Aparqué fuera —cerca de un Range Rover Sloane verde, de menos de un año de antigüedad y que, a juzgar por los guardabarros, nunca había circulado fuera del asfalto— y subí ruidosamente por el camino de gravilla mojada hasta la puerta principal. Aunque era primera hora de la tarde, las nubes bajas y la llovizna provocaban que estuviera lo suficientemente oscuro como para que los residentes necesitaran encender las luces del piso de abajo. Ver que había alguien en la casa supuso un alivio, porque había decidido no llamar antes de venir.

Si puedes evitarlo, no lo haces, porque siempre es mejor plantarse en la puerta de alguien para darle una terrible sorpresa. Por lo general, las cosas fluyen mejor si las personas con las que hablas no han tenido la oportunidad de ensayar sus coartadas, pensar en lo que van a decir, esconder pruebas, enterrar partes de un cuerpo… Esa clase de cosas.

La puerta principal de roble tenía una cuerda atada a algo que sonó, en el otro extremo, como un cencerro. El techo de paja que sobresalía del porche intentaba tirar gotas de agua por mi espalda, así que me aparté mientras esperaba. Los terrenos alrededor de la casa —pensé que eran demasiado amplios como para considerarlos un jardín— estaban húmedos y silenciosos bajo la suave lluvia. En alguna parte, por allí cerca, olí un rosal mojado.

Una mujer de mediana edad, con un rostro redondo y moreno, ojos negros y pelo corto y oscuro —diría que filipina— abrió la puerta. Llevaba puesto un delantal blanco de plástico sobre una túnica azul de poliéster y un par de guantes amarillos de fregar. No parecía muy entusiasmada de verme.

—¿Puedo ayudarle? —Tenía un acento que no reconocí

Me identifiqué y pedí hablar con el señor Orante.

—¿Viene por lo del pobre Richard? —preguntó.

Le respondí que sí y me dijo que a Phillip se le había roto el corazón.

—Qué lástima —dijo, y me invitó a pasar y me pidió que esperara en el salón mientras iba a buscar a Orante.

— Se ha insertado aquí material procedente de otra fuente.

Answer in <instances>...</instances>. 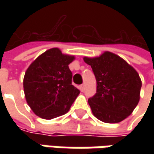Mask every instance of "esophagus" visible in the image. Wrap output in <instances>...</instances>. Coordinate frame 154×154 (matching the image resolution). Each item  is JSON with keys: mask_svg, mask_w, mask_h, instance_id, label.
<instances>
[{"mask_svg": "<svg viewBox=\"0 0 154 154\" xmlns=\"http://www.w3.org/2000/svg\"><path fill=\"white\" fill-rule=\"evenodd\" d=\"M79 89L80 90V92H84V85H80V86H79Z\"/></svg>", "mask_w": 154, "mask_h": 154, "instance_id": "34e87169", "label": "esophagus"}]
</instances>
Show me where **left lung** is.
<instances>
[{"instance_id":"left-lung-1","label":"left lung","mask_w":154,"mask_h":154,"mask_svg":"<svg viewBox=\"0 0 154 154\" xmlns=\"http://www.w3.org/2000/svg\"><path fill=\"white\" fill-rule=\"evenodd\" d=\"M97 81L96 94L88 99L98 120L116 123L130 115L140 100L141 80L135 69L120 56L106 51L98 57H84Z\"/></svg>"}]
</instances>
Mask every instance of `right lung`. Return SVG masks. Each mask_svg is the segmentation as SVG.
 <instances>
[{"label":"right lung","mask_w":154,"mask_h":154,"mask_svg":"<svg viewBox=\"0 0 154 154\" xmlns=\"http://www.w3.org/2000/svg\"><path fill=\"white\" fill-rule=\"evenodd\" d=\"M74 56L57 48L48 50L27 68L23 86L26 99L32 111L44 119H53L68 112L80 90L72 85L68 64Z\"/></svg>","instance_id":"add662e5"}]
</instances>
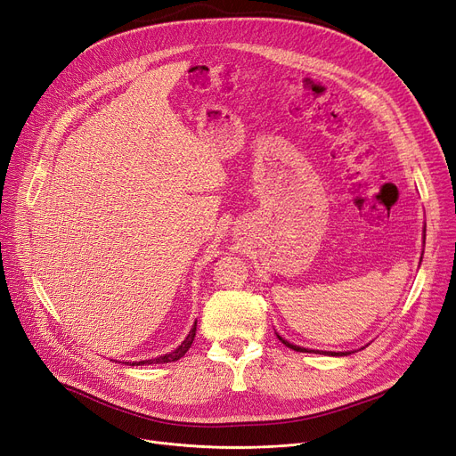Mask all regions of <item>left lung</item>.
Listing matches in <instances>:
<instances>
[{"mask_svg":"<svg viewBox=\"0 0 456 456\" xmlns=\"http://www.w3.org/2000/svg\"><path fill=\"white\" fill-rule=\"evenodd\" d=\"M277 338H280V335H277ZM280 341H281L285 346H289V348H292V350H296V352H313V350H307V348H302V346L290 345V343H289V341H285L283 338H280ZM343 354H345V352H341V354H339V352H335V355H343ZM346 354H348V352H346Z\"/></svg>","mask_w":456,"mask_h":456,"instance_id":"1","label":"left lung"}]
</instances>
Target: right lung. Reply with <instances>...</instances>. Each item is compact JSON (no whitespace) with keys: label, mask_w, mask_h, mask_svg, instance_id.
<instances>
[{"label":"right lung","mask_w":456,"mask_h":456,"mask_svg":"<svg viewBox=\"0 0 456 456\" xmlns=\"http://www.w3.org/2000/svg\"><path fill=\"white\" fill-rule=\"evenodd\" d=\"M195 326H197V322L193 324V328L190 330V333H188V338L183 341V345L176 348V350H173L171 354H166V355H160V358H154V360H145V362H137V363H132V365H151V363H171V362H176V360H181L183 355L188 352V348L191 346V343H193V338H195Z\"/></svg>","instance_id":"1"}]
</instances>
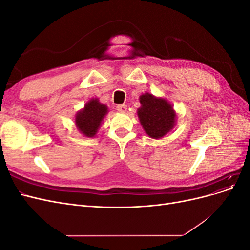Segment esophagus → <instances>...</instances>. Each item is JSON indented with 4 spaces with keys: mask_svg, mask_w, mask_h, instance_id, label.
I'll return each instance as SVG.
<instances>
[{
    "mask_svg": "<svg viewBox=\"0 0 250 250\" xmlns=\"http://www.w3.org/2000/svg\"><path fill=\"white\" fill-rule=\"evenodd\" d=\"M117 110L119 112H126L127 111V105L125 104H120L117 106Z\"/></svg>",
    "mask_w": 250,
    "mask_h": 250,
    "instance_id": "obj_1",
    "label": "esophagus"
}]
</instances>
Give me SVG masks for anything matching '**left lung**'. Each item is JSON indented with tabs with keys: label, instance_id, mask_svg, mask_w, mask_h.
I'll return each mask as SVG.
<instances>
[{
	"label": "left lung",
	"instance_id": "1",
	"mask_svg": "<svg viewBox=\"0 0 250 250\" xmlns=\"http://www.w3.org/2000/svg\"><path fill=\"white\" fill-rule=\"evenodd\" d=\"M138 116L144 130L152 139H161L175 126L176 113L172 105L163 98L149 93L140 96Z\"/></svg>",
	"mask_w": 250,
	"mask_h": 250
}]
</instances>
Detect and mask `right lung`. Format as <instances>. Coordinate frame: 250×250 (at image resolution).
<instances>
[{
  "mask_svg": "<svg viewBox=\"0 0 250 250\" xmlns=\"http://www.w3.org/2000/svg\"><path fill=\"white\" fill-rule=\"evenodd\" d=\"M107 106L97 99L89 100L84 108L79 110L75 118L78 130L87 138H93L97 133L105 115L107 113Z\"/></svg>",
  "mask_w": 250,
  "mask_h": 250,
  "instance_id": "right-lung-1",
  "label": "right lung"
}]
</instances>
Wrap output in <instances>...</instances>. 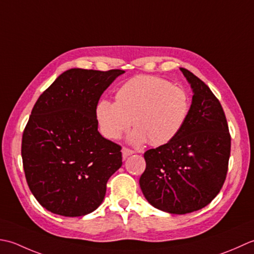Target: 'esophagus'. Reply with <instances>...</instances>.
Wrapping results in <instances>:
<instances>
[{
  "instance_id": "1",
  "label": "esophagus",
  "mask_w": 254,
  "mask_h": 254,
  "mask_svg": "<svg viewBox=\"0 0 254 254\" xmlns=\"http://www.w3.org/2000/svg\"><path fill=\"white\" fill-rule=\"evenodd\" d=\"M134 151H132V150L128 149V148H123L122 149V154H123V159L125 160L126 158H128L129 156H131V154H133Z\"/></svg>"
}]
</instances>
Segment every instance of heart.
Returning <instances> with one entry per match:
<instances>
[{
	"mask_svg": "<svg viewBox=\"0 0 254 254\" xmlns=\"http://www.w3.org/2000/svg\"><path fill=\"white\" fill-rule=\"evenodd\" d=\"M190 108V98L181 87L157 76L138 75L120 87L116 102H98L95 114L100 131L107 139L120 138L132 123L136 128L129 141L140 144L149 139L161 146L178 136Z\"/></svg>",
	"mask_w": 254,
	"mask_h": 254,
	"instance_id": "obj_1",
	"label": "heart"
}]
</instances>
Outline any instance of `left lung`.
I'll return each instance as SVG.
<instances>
[{"instance_id": "1", "label": "left lung", "mask_w": 254, "mask_h": 254, "mask_svg": "<svg viewBox=\"0 0 254 254\" xmlns=\"http://www.w3.org/2000/svg\"><path fill=\"white\" fill-rule=\"evenodd\" d=\"M180 70L193 91L189 117L174 139L144 152L146 170L139 184L149 204L183 215L204 208L220 192L231 139L213 92L192 72Z\"/></svg>"}]
</instances>
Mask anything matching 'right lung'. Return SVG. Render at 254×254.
<instances>
[{
    "mask_svg": "<svg viewBox=\"0 0 254 254\" xmlns=\"http://www.w3.org/2000/svg\"><path fill=\"white\" fill-rule=\"evenodd\" d=\"M123 73L66 70L36 102L23 133V167L35 198L51 213L79 217L94 211L108 179L122 167V148L98 132L95 111Z\"/></svg>",
    "mask_w": 254,
    "mask_h": 254,
    "instance_id": "right-lung-1",
    "label": "right lung"
}]
</instances>
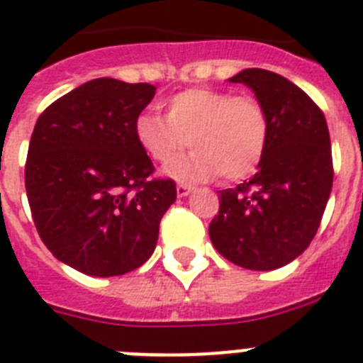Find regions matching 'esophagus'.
Wrapping results in <instances>:
<instances>
[{
	"mask_svg": "<svg viewBox=\"0 0 363 363\" xmlns=\"http://www.w3.org/2000/svg\"><path fill=\"white\" fill-rule=\"evenodd\" d=\"M192 189L189 187V185H184V184H179L178 187H176V194H178V198H185L191 194Z\"/></svg>",
	"mask_w": 363,
	"mask_h": 363,
	"instance_id": "34e87169",
	"label": "esophagus"
}]
</instances>
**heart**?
I'll return each instance as SVG.
<instances>
[{
	"mask_svg": "<svg viewBox=\"0 0 363 363\" xmlns=\"http://www.w3.org/2000/svg\"><path fill=\"white\" fill-rule=\"evenodd\" d=\"M134 138L162 165L174 162L187 145L194 146L189 157L165 169L178 182H209L220 174L242 179L264 160L269 118L252 96L196 86L167 99L165 118L142 112L134 121Z\"/></svg>",
	"mask_w": 363,
	"mask_h": 363,
	"instance_id": "heart-1",
	"label": "heart"
}]
</instances>
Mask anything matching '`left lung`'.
<instances>
[{"mask_svg": "<svg viewBox=\"0 0 363 363\" xmlns=\"http://www.w3.org/2000/svg\"><path fill=\"white\" fill-rule=\"evenodd\" d=\"M255 92L269 118V142L258 171L220 191L209 236L221 256L251 271L291 264L318 230L333 187L325 116L300 86L277 72L245 69L229 78Z\"/></svg>", "mask_w": 363, "mask_h": 363, "instance_id": "8db88e82", "label": "left lung"}]
</instances>
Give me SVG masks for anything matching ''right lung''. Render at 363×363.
Instances as JSON below:
<instances>
[{
	"label": "right lung",
	"mask_w": 363,
	"mask_h": 363,
	"mask_svg": "<svg viewBox=\"0 0 363 363\" xmlns=\"http://www.w3.org/2000/svg\"><path fill=\"white\" fill-rule=\"evenodd\" d=\"M154 94L149 83L91 79L36 121L25 165L32 218L47 249L83 274L120 277L145 264L176 201L172 179H149L154 165L134 138Z\"/></svg>",
	"instance_id": "obj_1"
}]
</instances>
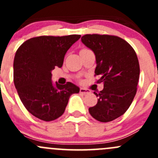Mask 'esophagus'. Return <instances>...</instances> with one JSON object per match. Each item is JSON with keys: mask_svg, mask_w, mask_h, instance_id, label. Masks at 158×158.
Here are the masks:
<instances>
[{"mask_svg": "<svg viewBox=\"0 0 158 158\" xmlns=\"http://www.w3.org/2000/svg\"><path fill=\"white\" fill-rule=\"evenodd\" d=\"M79 92H80V93L84 94V95L89 94L91 92L90 90H89V89H84V88H81L80 90H79Z\"/></svg>", "mask_w": 158, "mask_h": 158, "instance_id": "obj_1", "label": "esophagus"}]
</instances>
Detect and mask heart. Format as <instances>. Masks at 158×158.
Here are the masks:
<instances>
[{"mask_svg":"<svg viewBox=\"0 0 158 158\" xmlns=\"http://www.w3.org/2000/svg\"><path fill=\"white\" fill-rule=\"evenodd\" d=\"M86 49H82V50H86Z\"/></svg>","mask_w":158,"mask_h":158,"instance_id":"1","label":"heart"}]
</instances>
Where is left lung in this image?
Here are the masks:
<instances>
[{
	"instance_id": "obj_1",
	"label": "left lung",
	"mask_w": 158,
	"mask_h": 158,
	"mask_svg": "<svg viewBox=\"0 0 158 158\" xmlns=\"http://www.w3.org/2000/svg\"><path fill=\"white\" fill-rule=\"evenodd\" d=\"M82 42L95 55V76L104 89L95 95L98 102L89 109L91 115L101 122H109L125 114L137 92L140 66L135 49L117 36L85 34Z\"/></svg>"
}]
</instances>
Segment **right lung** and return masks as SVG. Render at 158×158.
<instances>
[{
  "label": "right lung",
  "mask_w": 158,
  "mask_h": 158,
  "mask_svg": "<svg viewBox=\"0 0 158 158\" xmlns=\"http://www.w3.org/2000/svg\"><path fill=\"white\" fill-rule=\"evenodd\" d=\"M81 35L40 36L25 41L16 52L14 82L27 110L40 120H56L64 113L70 95L79 93L72 82L51 81L52 69L62 67L66 52Z\"/></svg>",
  "instance_id": "right-lung-1"
}]
</instances>
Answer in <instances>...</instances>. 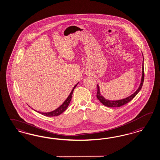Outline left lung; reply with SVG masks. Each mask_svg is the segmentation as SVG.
<instances>
[{"mask_svg": "<svg viewBox=\"0 0 160 160\" xmlns=\"http://www.w3.org/2000/svg\"><path fill=\"white\" fill-rule=\"evenodd\" d=\"M144 60V58H143ZM144 65L142 63V78H141V82L140 86L138 87V88L136 92L134 94H132L131 96H130L129 97H127L124 99L122 100H117V101H110V100H107L106 99H105L104 97L101 96L100 93V90H99V87L98 86H97V98L100 100V102H102V104L104 106L107 107H121L124 104H126L127 103H128V102H130L132 98H134L136 95L138 93V92L140 91L142 86L143 85V82H144Z\"/></svg>", "mask_w": 160, "mask_h": 160, "instance_id": "obj_1", "label": "left lung"}]
</instances>
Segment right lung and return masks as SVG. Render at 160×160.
Wrapping results in <instances>:
<instances>
[{
	"mask_svg": "<svg viewBox=\"0 0 160 160\" xmlns=\"http://www.w3.org/2000/svg\"><path fill=\"white\" fill-rule=\"evenodd\" d=\"M78 84H76L74 86L73 90H72V92H70V95L68 96V98L66 100L65 102H63V104L59 107L58 108H57L56 110H54L53 112H38L42 114L43 115V116L48 117L58 116H59L60 114H61L62 112H64V111L66 110V108H68V106L69 105L70 102L71 101V99H72V97L73 91H74V88L77 86Z\"/></svg>",
	"mask_w": 160,
	"mask_h": 160,
	"instance_id": "right-lung-1",
	"label": "right lung"
}]
</instances>
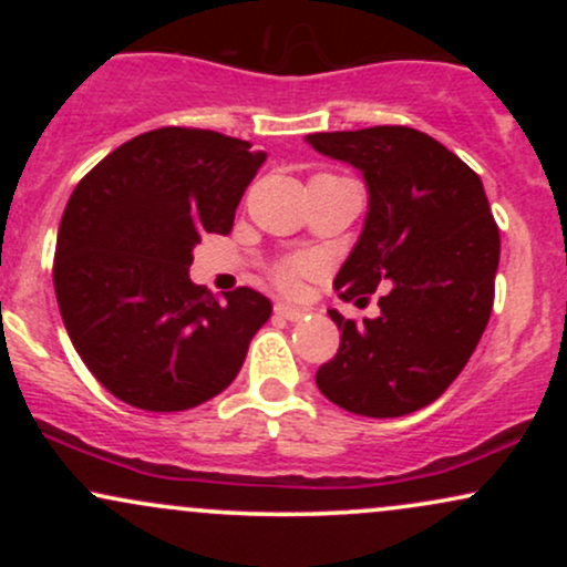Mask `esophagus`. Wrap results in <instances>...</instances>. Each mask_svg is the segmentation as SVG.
<instances>
[{
	"label": "esophagus",
	"instance_id": "obj_1",
	"mask_svg": "<svg viewBox=\"0 0 567 567\" xmlns=\"http://www.w3.org/2000/svg\"><path fill=\"white\" fill-rule=\"evenodd\" d=\"M275 311L279 317H285V320H290V322H298L301 317H306V309H301V306H292V303H285V301H279L275 306Z\"/></svg>",
	"mask_w": 567,
	"mask_h": 567
}]
</instances>
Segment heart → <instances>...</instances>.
Returning <instances> with one entry per match:
<instances>
[{"mask_svg": "<svg viewBox=\"0 0 567 567\" xmlns=\"http://www.w3.org/2000/svg\"><path fill=\"white\" fill-rule=\"evenodd\" d=\"M303 266L301 264H288V266H279L277 269V285L282 290H296L298 288V275H301Z\"/></svg>", "mask_w": 567, "mask_h": 567, "instance_id": "heart-1", "label": "heart"}]
</instances>
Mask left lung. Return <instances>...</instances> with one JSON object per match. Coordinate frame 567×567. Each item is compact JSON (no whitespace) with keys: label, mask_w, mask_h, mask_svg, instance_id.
Segmentation results:
<instances>
[{"label":"left lung","mask_w":567,"mask_h":567,"mask_svg":"<svg viewBox=\"0 0 567 567\" xmlns=\"http://www.w3.org/2000/svg\"><path fill=\"white\" fill-rule=\"evenodd\" d=\"M306 143L360 171L368 188L362 231L333 288L343 301L386 288L373 320L328 311L341 349L317 370V386L370 419L426 408L464 370L491 320L501 239L483 181L413 127L315 133Z\"/></svg>","instance_id":"1"}]
</instances>
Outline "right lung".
Returning a JSON list of instances; mask_svg holds the SVG:
<instances>
[{
    "label": "right lung",
    "instance_id": "right-lung-1",
    "mask_svg": "<svg viewBox=\"0 0 567 567\" xmlns=\"http://www.w3.org/2000/svg\"><path fill=\"white\" fill-rule=\"evenodd\" d=\"M266 152L213 130L159 127L122 143L71 194L53 282L82 362L127 405L173 413L237 379L271 317L264 292L216 301L188 279L202 234H229Z\"/></svg>",
    "mask_w": 567,
    "mask_h": 567
}]
</instances>
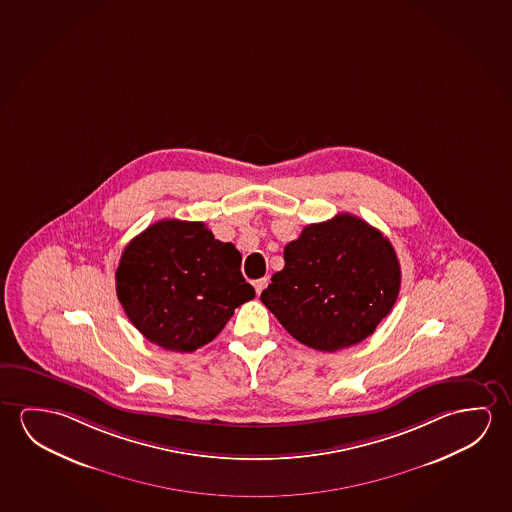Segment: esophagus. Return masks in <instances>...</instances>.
<instances>
[{
    "instance_id": "esophagus-1",
    "label": "esophagus",
    "mask_w": 512,
    "mask_h": 512,
    "mask_svg": "<svg viewBox=\"0 0 512 512\" xmlns=\"http://www.w3.org/2000/svg\"><path fill=\"white\" fill-rule=\"evenodd\" d=\"M268 278L264 276V278H259V280H253V287H255V292L260 294V292L264 291L266 287H268Z\"/></svg>"
}]
</instances>
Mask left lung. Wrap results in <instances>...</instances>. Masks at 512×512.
<instances>
[{"mask_svg": "<svg viewBox=\"0 0 512 512\" xmlns=\"http://www.w3.org/2000/svg\"><path fill=\"white\" fill-rule=\"evenodd\" d=\"M260 301L301 344L333 353L374 333L401 289L394 246L353 214L303 228Z\"/></svg>", "mask_w": 512, "mask_h": 512, "instance_id": "obj_1", "label": "left lung"}]
</instances>
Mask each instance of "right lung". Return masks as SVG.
I'll return each mask as SVG.
<instances>
[{"label":"right lung","mask_w":512,"mask_h":512,"mask_svg":"<svg viewBox=\"0 0 512 512\" xmlns=\"http://www.w3.org/2000/svg\"><path fill=\"white\" fill-rule=\"evenodd\" d=\"M117 296L152 344L191 353L220 333L234 310L255 298L241 253L214 239L202 221L161 220L124 248Z\"/></svg>","instance_id":"1"}]
</instances>
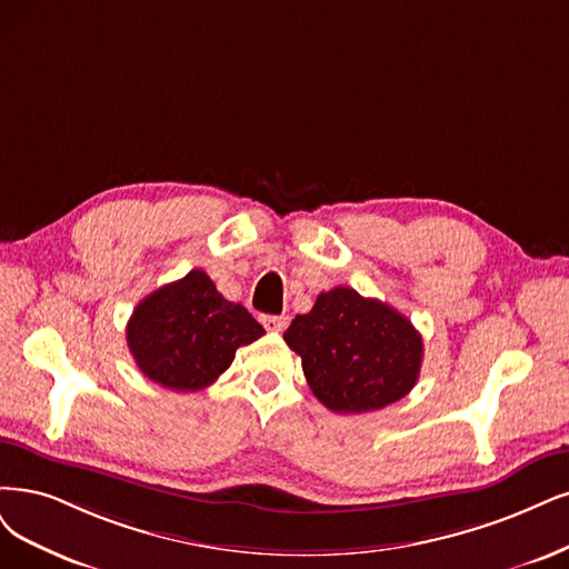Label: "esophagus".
Instances as JSON below:
<instances>
[{
	"mask_svg": "<svg viewBox=\"0 0 569 569\" xmlns=\"http://www.w3.org/2000/svg\"><path fill=\"white\" fill-rule=\"evenodd\" d=\"M260 321L271 332H281L288 326V317H262Z\"/></svg>",
	"mask_w": 569,
	"mask_h": 569,
	"instance_id": "obj_1",
	"label": "esophagus"
}]
</instances>
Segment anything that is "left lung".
<instances>
[{
    "instance_id": "left-lung-1",
    "label": "left lung",
    "mask_w": 569,
    "mask_h": 569,
    "mask_svg": "<svg viewBox=\"0 0 569 569\" xmlns=\"http://www.w3.org/2000/svg\"><path fill=\"white\" fill-rule=\"evenodd\" d=\"M302 359L309 389L340 415L382 410L417 385L425 342L393 307L353 288L321 292L309 313L283 332Z\"/></svg>"
}]
</instances>
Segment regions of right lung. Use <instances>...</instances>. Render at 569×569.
Returning <instances> with one entry per match:
<instances>
[{"mask_svg": "<svg viewBox=\"0 0 569 569\" xmlns=\"http://www.w3.org/2000/svg\"><path fill=\"white\" fill-rule=\"evenodd\" d=\"M248 309L224 300L201 269L150 292L126 326L136 366L173 391H199L231 366L237 349L262 338Z\"/></svg>", "mask_w": 569, "mask_h": 569, "instance_id": "obj_1", "label": "right lung"}]
</instances>
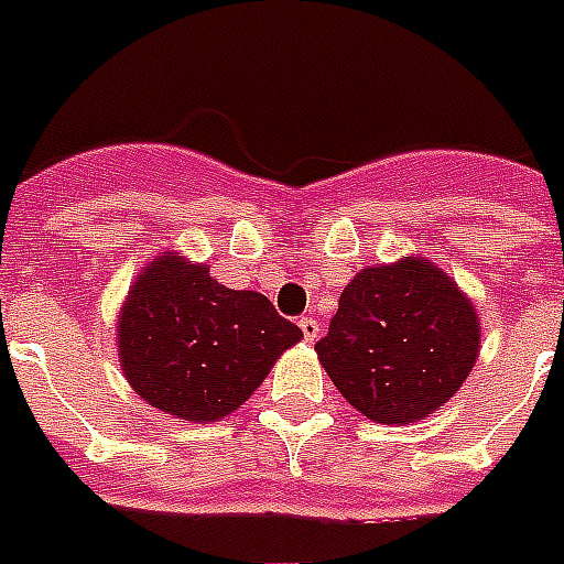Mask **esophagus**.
<instances>
[{
  "label": "esophagus",
  "instance_id": "1",
  "mask_svg": "<svg viewBox=\"0 0 564 564\" xmlns=\"http://www.w3.org/2000/svg\"><path fill=\"white\" fill-rule=\"evenodd\" d=\"M297 327H301V333H304V338L313 345V341H318V336H322V327H318V322L315 318H301L297 322Z\"/></svg>",
  "mask_w": 564,
  "mask_h": 564
}]
</instances>
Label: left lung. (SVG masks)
<instances>
[{"label": "left lung", "mask_w": 564, "mask_h": 564, "mask_svg": "<svg viewBox=\"0 0 564 564\" xmlns=\"http://www.w3.org/2000/svg\"><path fill=\"white\" fill-rule=\"evenodd\" d=\"M315 354L338 393L368 420L409 425L460 391L480 354V318L423 258L361 269Z\"/></svg>", "instance_id": "8db88e82"}]
</instances>
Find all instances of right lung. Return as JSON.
<instances>
[{
    "mask_svg": "<svg viewBox=\"0 0 564 564\" xmlns=\"http://www.w3.org/2000/svg\"><path fill=\"white\" fill-rule=\"evenodd\" d=\"M116 338L123 377L141 400L176 420L217 423L304 333L267 295L228 290L205 263L159 251L123 297Z\"/></svg>",
    "mask_w": 564,
    "mask_h": 564,
    "instance_id": "1",
    "label": "right lung"
}]
</instances>
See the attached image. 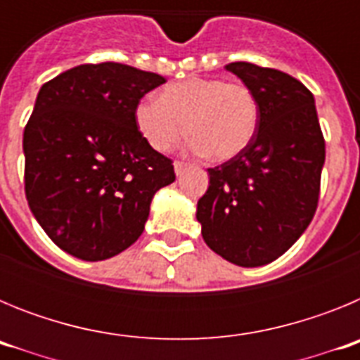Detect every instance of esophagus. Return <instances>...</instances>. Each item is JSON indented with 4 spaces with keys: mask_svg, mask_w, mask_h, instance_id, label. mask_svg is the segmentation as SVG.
Instances as JSON below:
<instances>
[{
    "mask_svg": "<svg viewBox=\"0 0 360 360\" xmlns=\"http://www.w3.org/2000/svg\"><path fill=\"white\" fill-rule=\"evenodd\" d=\"M186 167H187L186 162H180V160L174 162V173H176V176H180V174L184 173V169H186Z\"/></svg>",
    "mask_w": 360,
    "mask_h": 360,
    "instance_id": "34e87169",
    "label": "esophagus"
}]
</instances>
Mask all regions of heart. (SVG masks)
Returning <instances> with one entry per match:
<instances>
[{"instance_id": "1", "label": "heart", "mask_w": 360, "mask_h": 360, "mask_svg": "<svg viewBox=\"0 0 360 360\" xmlns=\"http://www.w3.org/2000/svg\"><path fill=\"white\" fill-rule=\"evenodd\" d=\"M259 119L254 91L243 82L191 77L165 86L160 101L146 98L135 110L149 146L167 153L193 136L191 149L212 160H229L252 141Z\"/></svg>"}]
</instances>
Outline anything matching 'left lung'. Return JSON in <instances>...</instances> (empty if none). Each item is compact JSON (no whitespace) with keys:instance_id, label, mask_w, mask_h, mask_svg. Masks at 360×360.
Segmentation results:
<instances>
[{"instance_id":"8db88e82","label":"left lung","mask_w":360,"mask_h":360,"mask_svg":"<svg viewBox=\"0 0 360 360\" xmlns=\"http://www.w3.org/2000/svg\"><path fill=\"white\" fill-rule=\"evenodd\" d=\"M225 68L254 91L259 119L240 155L207 169L196 219L205 243L224 259L262 266L287 252L316 214L324 136L303 82L252 63Z\"/></svg>"}]
</instances>
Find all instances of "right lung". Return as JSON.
Masks as SVG:
<instances>
[{"label":"right lung","mask_w":360,"mask_h":360,"mask_svg":"<svg viewBox=\"0 0 360 360\" xmlns=\"http://www.w3.org/2000/svg\"><path fill=\"white\" fill-rule=\"evenodd\" d=\"M120 63L81 65L41 86L25 126V195L50 240L84 262L117 256L144 231L158 189L174 182L135 110L164 84Z\"/></svg>","instance_id":"obj_1"}]
</instances>
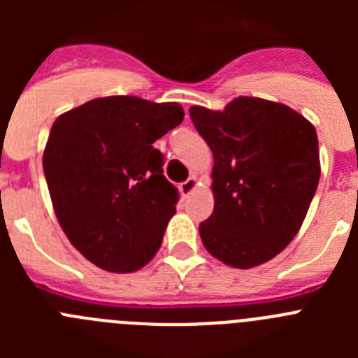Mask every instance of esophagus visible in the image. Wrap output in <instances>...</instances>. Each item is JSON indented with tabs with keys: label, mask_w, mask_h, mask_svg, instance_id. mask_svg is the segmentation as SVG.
Segmentation results:
<instances>
[{
	"label": "esophagus",
	"mask_w": 358,
	"mask_h": 358,
	"mask_svg": "<svg viewBox=\"0 0 358 358\" xmlns=\"http://www.w3.org/2000/svg\"><path fill=\"white\" fill-rule=\"evenodd\" d=\"M195 186H197V177H194V176L188 177L185 182H181V194L189 195L195 189Z\"/></svg>",
	"instance_id": "34e87169"
}]
</instances>
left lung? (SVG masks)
Wrapping results in <instances>:
<instances>
[{
	"label": "left lung",
	"mask_w": 358,
	"mask_h": 358,
	"mask_svg": "<svg viewBox=\"0 0 358 358\" xmlns=\"http://www.w3.org/2000/svg\"><path fill=\"white\" fill-rule=\"evenodd\" d=\"M213 152L215 208L199 231L217 260L262 265L292 242L321 176L314 125L283 103L238 96L224 110L189 107Z\"/></svg>",
	"instance_id": "obj_1"
}]
</instances>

Era decepcionante ver que el interior de la casa de campo estaba amueblado con la habitual insipidez de un diseñador: sillones en color crema, algunos muebles con patas de acero y las paredes pintadas en tonos blancos del gusto de los agentes inmobiliarios. Solo las imágenes de las paredes, copias de fotografías en blanco y negro en su mayoría, tenían algo de personalidad. Estaba examinando un retrato realista de un par de hombres del jazz de Nueva Orleans cuando la mujer con el delantal volvió con Phillip Orante.

Era un hombre bajito y flaco de treinta y muchos. A pesar de su rostro delgado, sus rasgos se parecían lo suficiente a los de la mujer mayor como para establecer un parentesco. Su madre, pensé, o por lo menos una hermana mayor o una tía. Parecía un poco joven para ser su madre.